▶ **TASK TO COMPLETE**:
Any picture in the listing is left out of the copy; all else is duplicated exactly.

▶ **DATA PROVIDED**:
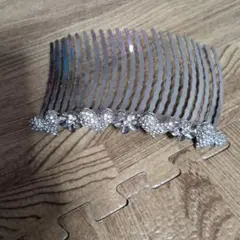 ハートと花のクリスタルコーム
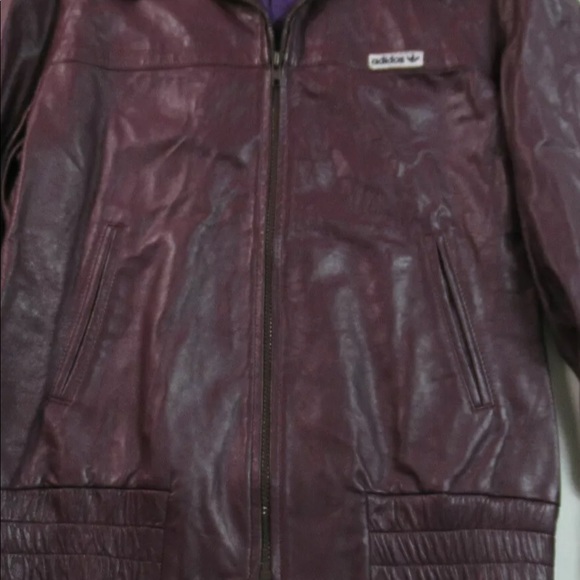 • VINTAGE • 70s • ADIDAS • RARE • Pierre • LEATHER bomber jacket - Picture 7 of 8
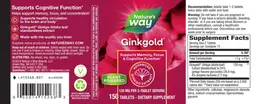 Label for Ginkgold 120 mg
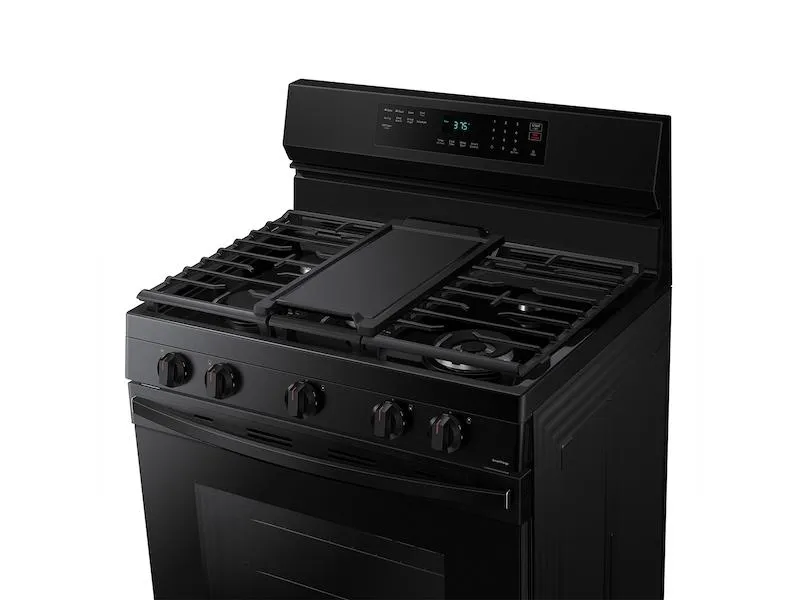 Samsung NX60A6511SB 6.0 cu. ft. Smart Freestanding Gas Range with Integrated Griddle in Black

▶ **SOLUTION TO THE EXERCISE**:
 ハートと花のクリスタルコーム
 • VINTAGE • 70s • ADIDAS • RARE • Pierre • LEATHER bomber jacket - Picture 7 of 8
 Label for Ginkgold 120 mg
 Samsung NX60A6511SB 6.0 cu. ft. Smart Freestanding Gas Range with Integrated Griddle in Black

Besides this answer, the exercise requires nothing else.